[begin Document section]
[2300 AD] gravity laser

Lemnoc

Mongoose
Page 265 of the RAW suggests a stutterwarp drive can be flicked on and off as a crude communications device. These are described as gravitic pulses. Perhaps, then, these pulses can be lased.

An additional fact is presented that they can be uniquely and readily detected system-wide by special sensors, again hinting that gravity could be involved as the "radiative" source; "they are the most effective broadcast transmitter available," ergo somehow superior to normal E-M transmission.

If these pulses were sufficiently pumped and lased, you might be able to design what is essentially a black hole laser. At the very least you might have a weapon that might propagate a stutterwarp ship into normal space... or possibly detonate the drive. Plus: Not easily shielded. At any rate, a useful weapon.

While it could be centuries past 2300 before the technology can be suitably weaponized, I’ll bet there is a research station working on this somewhere in known space. :)
 
Given the lack of gravitic technology in the setting, you are probably right.

Some PhD candidate probably wrote his/her dissertation on lasing these gravity pulses, but without some kind of gravity control, it would not be possible to actually do it. A research station somewhere might be possible, they are probably doing research into gravity control in general and this could be one side project.

Gotta control those Gravity waves first!
 
Yes. If we call it instead a “coherent gravitics pulse,” that may actually be what a stutterwarp drive is producing in normal mode. A stutterwarp drive is “pointable,” after all, which suggests there is some vector bias in the drive. Just flicking it on and off without a vector may be how this communication mode application really works.

It’s not clear from the RAW that any ol’ stutterwarp drive in operation emits a signal that can be detected system-wide. I kinda assumed this was the case (makes for some interesting and useful security protocols [detecting Kaefers becomes a little easier]), and flickering just allowed for Morse-like signals to be sent; but perhaps I need to rethink that.

The question is the nature of the relationship of gravitics to actual gravity, how dependent one is upon the other, and to what degree the characteristics of the one model the other. Clearly there is a relationship, we just don’t know what it is.
 
Detecting an active stutterwarp drive is still limited by the laws of physics, though. The gravitic disturbance propogates at the speed of light, so if there is a stutterwarping ship out past the orbit of Pluto, your ship in orbit around Earth won't know about it until something like 4-6 hours later, by which time the FTL capapable ship coukld get up to all sorts of mischief.
[end Document section]
▶ **Work to do**
Reproduce the gravity laser discussion above word for word, everything from "An additional fact" down to "normal E-M transmission.".
[begin Records supplied]
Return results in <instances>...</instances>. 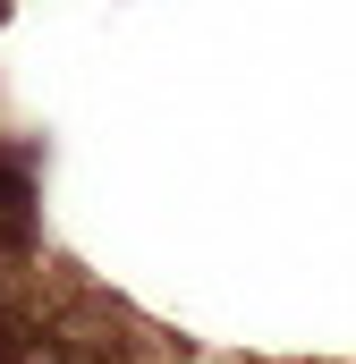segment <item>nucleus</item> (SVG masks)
I'll list each match as a JSON object with an SVG mask.
<instances>
[{
  "label": "nucleus",
  "instance_id": "f03ea898",
  "mask_svg": "<svg viewBox=\"0 0 356 364\" xmlns=\"http://www.w3.org/2000/svg\"><path fill=\"white\" fill-rule=\"evenodd\" d=\"M26 356H43V322H26L0 288V364H26Z\"/></svg>",
  "mask_w": 356,
  "mask_h": 364
},
{
  "label": "nucleus",
  "instance_id": "f257e3e1",
  "mask_svg": "<svg viewBox=\"0 0 356 364\" xmlns=\"http://www.w3.org/2000/svg\"><path fill=\"white\" fill-rule=\"evenodd\" d=\"M26 203H34L26 161H0V246H26Z\"/></svg>",
  "mask_w": 356,
  "mask_h": 364
}]
</instances>
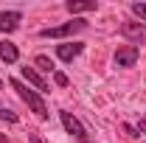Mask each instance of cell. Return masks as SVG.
Wrapping results in <instances>:
<instances>
[{"instance_id":"obj_10","label":"cell","mask_w":146,"mask_h":143,"mask_svg":"<svg viewBox=\"0 0 146 143\" xmlns=\"http://www.w3.org/2000/svg\"><path fill=\"white\" fill-rule=\"evenodd\" d=\"M0 59H3L6 65H14V62L20 59L17 45H14V42H0Z\"/></svg>"},{"instance_id":"obj_2","label":"cell","mask_w":146,"mask_h":143,"mask_svg":"<svg viewBox=\"0 0 146 143\" xmlns=\"http://www.w3.org/2000/svg\"><path fill=\"white\" fill-rule=\"evenodd\" d=\"M84 28H87L84 20H70V23H62V25H54V28H42L39 36L42 39H59V36H70L76 31H84Z\"/></svg>"},{"instance_id":"obj_8","label":"cell","mask_w":146,"mask_h":143,"mask_svg":"<svg viewBox=\"0 0 146 143\" xmlns=\"http://www.w3.org/2000/svg\"><path fill=\"white\" fill-rule=\"evenodd\" d=\"M65 9H68L70 14H84V11H96L98 3H96V0H68Z\"/></svg>"},{"instance_id":"obj_18","label":"cell","mask_w":146,"mask_h":143,"mask_svg":"<svg viewBox=\"0 0 146 143\" xmlns=\"http://www.w3.org/2000/svg\"><path fill=\"white\" fill-rule=\"evenodd\" d=\"M0 84H3V81H0Z\"/></svg>"},{"instance_id":"obj_7","label":"cell","mask_w":146,"mask_h":143,"mask_svg":"<svg viewBox=\"0 0 146 143\" xmlns=\"http://www.w3.org/2000/svg\"><path fill=\"white\" fill-rule=\"evenodd\" d=\"M82 51H84V45H82V42H65V45H59V48H56V56H59L62 62H73Z\"/></svg>"},{"instance_id":"obj_14","label":"cell","mask_w":146,"mask_h":143,"mask_svg":"<svg viewBox=\"0 0 146 143\" xmlns=\"http://www.w3.org/2000/svg\"><path fill=\"white\" fill-rule=\"evenodd\" d=\"M54 81L59 87H65V84H68V76H65V73H54Z\"/></svg>"},{"instance_id":"obj_13","label":"cell","mask_w":146,"mask_h":143,"mask_svg":"<svg viewBox=\"0 0 146 143\" xmlns=\"http://www.w3.org/2000/svg\"><path fill=\"white\" fill-rule=\"evenodd\" d=\"M0 121H9V124H17V115L11 109H0Z\"/></svg>"},{"instance_id":"obj_5","label":"cell","mask_w":146,"mask_h":143,"mask_svg":"<svg viewBox=\"0 0 146 143\" xmlns=\"http://www.w3.org/2000/svg\"><path fill=\"white\" fill-rule=\"evenodd\" d=\"M121 34L132 39V42H146V25L143 23H124L121 25Z\"/></svg>"},{"instance_id":"obj_17","label":"cell","mask_w":146,"mask_h":143,"mask_svg":"<svg viewBox=\"0 0 146 143\" xmlns=\"http://www.w3.org/2000/svg\"><path fill=\"white\" fill-rule=\"evenodd\" d=\"M31 143H42V140H39V138H34V135H31Z\"/></svg>"},{"instance_id":"obj_9","label":"cell","mask_w":146,"mask_h":143,"mask_svg":"<svg viewBox=\"0 0 146 143\" xmlns=\"http://www.w3.org/2000/svg\"><path fill=\"white\" fill-rule=\"evenodd\" d=\"M23 79H25L31 87H36L39 93H48V81H45V79H42L34 68H23Z\"/></svg>"},{"instance_id":"obj_3","label":"cell","mask_w":146,"mask_h":143,"mask_svg":"<svg viewBox=\"0 0 146 143\" xmlns=\"http://www.w3.org/2000/svg\"><path fill=\"white\" fill-rule=\"evenodd\" d=\"M138 62V45H124L115 51V65L118 68H132Z\"/></svg>"},{"instance_id":"obj_12","label":"cell","mask_w":146,"mask_h":143,"mask_svg":"<svg viewBox=\"0 0 146 143\" xmlns=\"http://www.w3.org/2000/svg\"><path fill=\"white\" fill-rule=\"evenodd\" d=\"M132 14H138L146 23V3H132Z\"/></svg>"},{"instance_id":"obj_16","label":"cell","mask_w":146,"mask_h":143,"mask_svg":"<svg viewBox=\"0 0 146 143\" xmlns=\"http://www.w3.org/2000/svg\"><path fill=\"white\" fill-rule=\"evenodd\" d=\"M0 143H9V138H6V135H0Z\"/></svg>"},{"instance_id":"obj_4","label":"cell","mask_w":146,"mask_h":143,"mask_svg":"<svg viewBox=\"0 0 146 143\" xmlns=\"http://www.w3.org/2000/svg\"><path fill=\"white\" fill-rule=\"evenodd\" d=\"M59 118H62V126L70 132L73 138H79V140H87V132H84V126L79 124V121L73 118L70 112H65V109H62V112H59Z\"/></svg>"},{"instance_id":"obj_15","label":"cell","mask_w":146,"mask_h":143,"mask_svg":"<svg viewBox=\"0 0 146 143\" xmlns=\"http://www.w3.org/2000/svg\"><path fill=\"white\" fill-rule=\"evenodd\" d=\"M135 129H138V132H141V135H146V118H141V124L135 126Z\"/></svg>"},{"instance_id":"obj_1","label":"cell","mask_w":146,"mask_h":143,"mask_svg":"<svg viewBox=\"0 0 146 143\" xmlns=\"http://www.w3.org/2000/svg\"><path fill=\"white\" fill-rule=\"evenodd\" d=\"M11 87L17 90V95H20V98H23L31 109H34L39 118H48V107H45V101L39 98V93H36V90H28V84H23L20 79H11Z\"/></svg>"},{"instance_id":"obj_11","label":"cell","mask_w":146,"mask_h":143,"mask_svg":"<svg viewBox=\"0 0 146 143\" xmlns=\"http://www.w3.org/2000/svg\"><path fill=\"white\" fill-rule=\"evenodd\" d=\"M36 68H39V70H54V65H51V59H48V56H36Z\"/></svg>"},{"instance_id":"obj_6","label":"cell","mask_w":146,"mask_h":143,"mask_svg":"<svg viewBox=\"0 0 146 143\" xmlns=\"http://www.w3.org/2000/svg\"><path fill=\"white\" fill-rule=\"evenodd\" d=\"M20 20H23L20 11H0V31H6V34L17 31V28H20Z\"/></svg>"}]
</instances>
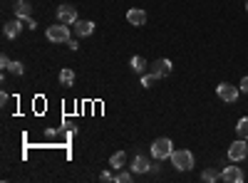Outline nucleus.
<instances>
[{"label": "nucleus", "mask_w": 248, "mask_h": 183, "mask_svg": "<svg viewBox=\"0 0 248 183\" xmlns=\"http://www.w3.org/2000/svg\"><path fill=\"white\" fill-rule=\"evenodd\" d=\"M129 67L134 70V74H144V70H147V59H144L141 55H134L129 59Z\"/></svg>", "instance_id": "2eb2a0df"}, {"label": "nucleus", "mask_w": 248, "mask_h": 183, "mask_svg": "<svg viewBox=\"0 0 248 183\" xmlns=\"http://www.w3.org/2000/svg\"><path fill=\"white\" fill-rule=\"evenodd\" d=\"M238 89H241V94H248V77H243V79H241Z\"/></svg>", "instance_id": "b1692460"}, {"label": "nucleus", "mask_w": 248, "mask_h": 183, "mask_svg": "<svg viewBox=\"0 0 248 183\" xmlns=\"http://www.w3.org/2000/svg\"><path fill=\"white\" fill-rule=\"evenodd\" d=\"M10 62H13V59H10L8 55H0V67H3V70H8V67H10Z\"/></svg>", "instance_id": "5701e85b"}, {"label": "nucleus", "mask_w": 248, "mask_h": 183, "mask_svg": "<svg viewBox=\"0 0 248 183\" xmlns=\"http://www.w3.org/2000/svg\"><path fill=\"white\" fill-rule=\"evenodd\" d=\"M171 70H174V65H171V59H167V57L156 59V62H154V67H152V72H154V77H156V79L169 77V74H171Z\"/></svg>", "instance_id": "6e6552de"}, {"label": "nucleus", "mask_w": 248, "mask_h": 183, "mask_svg": "<svg viewBox=\"0 0 248 183\" xmlns=\"http://www.w3.org/2000/svg\"><path fill=\"white\" fill-rule=\"evenodd\" d=\"M114 183H132V173H127V171H114Z\"/></svg>", "instance_id": "6ab92c4d"}, {"label": "nucleus", "mask_w": 248, "mask_h": 183, "mask_svg": "<svg viewBox=\"0 0 248 183\" xmlns=\"http://www.w3.org/2000/svg\"><path fill=\"white\" fill-rule=\"evenodd\" d=\"M65 45H67L70 50H77V47H79V45H77V40H72V37L67 40V42H65Z\"/></svg>", "instance_id": "a878e982"}, {"label": "nucleus", "mask_w": 248, "mask_h": 183, "mask_svg": "<svg viewBox=\"0 0 248 183\" xmlns=\"http://www.w3.org/2000/svg\"><path fill=\"white\" fill-rule=\"evenodd\" d=\"M23 20H20V17H15V20H8V23H5V28H3V35L8 37V40H15L20 32H23Z\"/></svg>", "instance_id": "9b49d317"}, {"label": "nucleus", "mask_w": 248, "mask_h": 183, "mask_svg": "<svg viewBox=\"0 0 248 183\" xmlns=\"http://www.w3.org/2000/svg\"><path fill=\"white\" fill-rule=\"evenodd\" d=\"M236 134H238V139H248V116L238 119V124H236Z\"/></svg>", "instance_id": "a211bd4d"}, {"label": "nucleus", "mask_w": 248, "mask_h": 183, "mask_svg": "<svg viewBox=\"0 0 248 183\" xmlns=\"http://www.w3.org/2000/svg\"><path fill=\"white\" fill-rule=\"evenodd\" d=\"M109 166H112L114 171H122L124 166H127V154H124V151H114V154L109 156Z\"/></svg>", "instance_id": "4468645a"}, {"label": "nucleus", "mask_w": 248, "mask_h": 183, "mask_svg": "<svg viewBox=\"0 0 248 183\" xmlns=\"http://www.w3.org/2000/svg\"><path fill=\"white\" fill-rule=\"evenodd\" d=\"M60 84L62 87H72L75 84V70H70V67H65L60 72Z\"/></svg>", "instance_id": "dca6fc26"}, {"label": "nucleus", "mask_w": 248, "mask_h": 183, "mask_svg": "<svg viewBox=\"0 0 248 183\" xmlns=\"http://www.w3.org/2000/svg\"><path fill=\"white\" fill-rule=\"evenodd\" d=\"M127 23L134 25V28L147 25V10H141V8H129V10H127Z\"/></svg>", "instance_id": "9d476101"}, {"label": "nucleus", "mask_w": 248, "mask_h": 183, "mask_svg": "<svg viewBox=\"0 0 248 183\" xmlns=\"http://www.w3.org/2000/svg\"><path fill=\"white\" fill-rule=\"evenodd\" d=\"M99 181H102V183H114V173H112V171H102V173H99Z\"/></svg>", "instance_id": "4be33fe9"}, {"label": "nucleus", "mask_w": 248, "mask_h": 183, "mask_svg": "<svg viewBox=\"0 0 248 183\" xmlns=\"http://www.w3.org/2000/svg\"><path fill=\"white\" fill-rule=\"evenodd\" d=\"M132 173H149V171H154V166H152V161H149V156H141V154H137L134 158H132Z\"/></svg>", "instance_id": "423d86ee"}, {"label": "nucleus", "mask_w": 248, "mask_h": 183, "mask_svg": "<svg viewBox=\"0 0 248 183\" xmlns=\"http://www.w3.org/2000/svg\"><path fill=\"white\" fill-rule=\"evenodd\" d=\"M171 154H174V144H171V139H167V136L154 139V144H152V156H154L156 161L171 158Z\"/></svg>", "instance_id": "f03ea898"}, {"label": "nucleus", "mask_w": 248, "mask_h": 183, "mask_svg": "<svg viewBox=\"0 0 248 183\" xmlns=\"http://www.w3.org/2000/svg\"><path fill=\"white\" fill-rule=\"evenodd\" d=\"M171 164L176 171H191L194 169V154L189 149H176L171 154Z\"/></svg>", "instance_id": "f257e3e1"}, {"label": "nucleus", "mask_w": 248, "mask_h": 183, "mask_svg": "<svg viewBox=\"0 0 248 183\" xmlns=\"http://www.w3.org/2000/svg\"><path fill=\"white\" fill-rule=\"evenodd\" d=\"M57 20L60 23H65V25H75L77 23V8H72V5H60L57 8Z\"/></svg>", "instance_id": "0eeeda50"}, {"label": "nucleus", "mask_w": 248, "mask_h": 183, "mask_svg": "<svg viewBox=\"0 0 248 183\" xmlns=\"http://www.w3.org/2000/svg\"><path fill=\"white\" fill-rule=\"evenodd\" d=\"M154 82H156V77H154V72L152 74H141V87H154Z\"/></svg>", "instance_id": "412c9836"}, {"label": "nucleus", "mask_w": 248, "mask_h": 183, "mask_svg": "<svg viewBox=\"0 0 248 183\" xmlns=\"http://www.w3.org/2000/svg\"><path fill=\"white\" fill-rule=\"evenodd\" d=\"M15 17H20V20H25V17H30L32 15V5L28 3V0H15Z\"/></svg>", "instance_id": "ddd939ff"}, {"label": "nucleus", "mask_w": 248, "mask_h": 183, "mask_svg": "<svg viewBox=\"0 0 248 183\" xmlns=\"http://www.w3.org/2000/svg\"><path fill=\"white\" fill-rule=\"evenodd\" d=\"M45 35H47L50 42H55V45H57V42H67V40L72 37V35H70V28H67L65 23H57V25L47 28V32H45Z\"/></svg>", "instance_id": "7ed1b4c3"}, {"label": "nucleus", "mask_w": 248, "mask_h": 183, "mask_svg": "<svg viewBox=\"0 0 248 183\" xmlns=\"http://www.w3.org/2000/svg\"><path fill=\"white\" fill-rule=\"evenodd\" d=\"M248 156V144H246V139H236L233 144L229 146V158L233 161V164H238V161H243Z\"/></svg>", "instance_id": "39448f33"}, {"label": "nucleus", "mask_w": 248, "mask_h": 183, "mask_svg": "<svg viewBox=\"0 0 248 183\" xmlns=\"http://www.w3.org/2000/svg\"><path fill=\"white\" fill-rule=\"evenodd\" d=\"M246 13H248V0H246Z\"/></svg>", "instance_id": "bb28decb"}, {"label": "nucleus", "mask_w": 248, "mask_h": 183, "mask_svg": "<svg viewBox=\"0 0 248 183\" xmlns=\"http://www.w3.org/2000/svg\"><path fill=\"white\" fill-rule=\"evenodd\" d=\"M23 23H25V28H28V30H35V28H37V23H35V20H32V17H25V20H23Z\"/></svg>", "instance_id": "393cba45"}, {"label": "nucleus", "mask_w": 248, "mask_h": 183, "mask_svg": "<svg viewBox=\"0 0 248 183\" xmlns=\"http://www.w3.org/2000/svg\"><path fill=\"white\" fill-rule=\"evenodd\" d=\"M94 32V23L92 20H77L75 23V35L77 37H90Z\"/></svg>", "instance_id": "f8f14e48"}, {"label": "nucleus", "mask_w": 248, "mask_h": 183, "mask_svg": "<svg viewBox=\"0 0 248 183\" xmlns=\"http://www.w3.org/2000/svg\"><path fill=\"white\" fill-rule=\"evenodd\" d=\"M201 181H206V183H216V181H221V173H218L216 169H206V171L201 173Z\"/></svg>", "instance_id": "f3484780"}, {"label": "nucleus", "mask_w": 248, "mask_h": 183, "mask_svg": "<svg viewBox=\"0 0 248 183\" xmlns=\"http://www.w3.org/2000/svg\"><path fill=\"white\" fill-rule=\"evenodd\" d=\"M246 176H243V171H241V166H223V171H221V181H226V183H241Z\"/></svg>", "instance_id": "1a4fd4ad"}, {"label": "nucleus", "mask_w": 248, "mask_h": 183, "mask_svg": "<svg viewBox=\"0 0 248 183\" xmlns=\"http://www.w3.org/2000/svg\"><path fill=\"white\" fill-rule=\"evenodd\" d=\"M8 72H13V74H23L25 72V67H23V62H17V59H13V62H10V67H8Z\"/></svg>", "instance_id": "aec40b11"}, {"label": "nucleus", "mask_w": 248, "mask_h": 183, "mask_svg": "<svg viewBox=\"0 0 248 183\" xmlns=\"http://www.w3.org/2000/svg\"><path fill=\"white\" fill-rule=\"evenodd\" d=\"M216 94H218L221 101H226V104H233V101L241 97V89L233 87V84H229V82H221V84L216 87Z\"/></svg>", "instance_id": "20e7f679"}]
</instances>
[end Records supplied]
▶ **Answer for the task**
An additional fact is presented that they can be uniquely and readily detected system-wide by special sensors, again hinting that gravity could be involved as the "radiative" source; "they are the most effective broadcast transmitter available," ergo somehow superior to normal E-M transmission.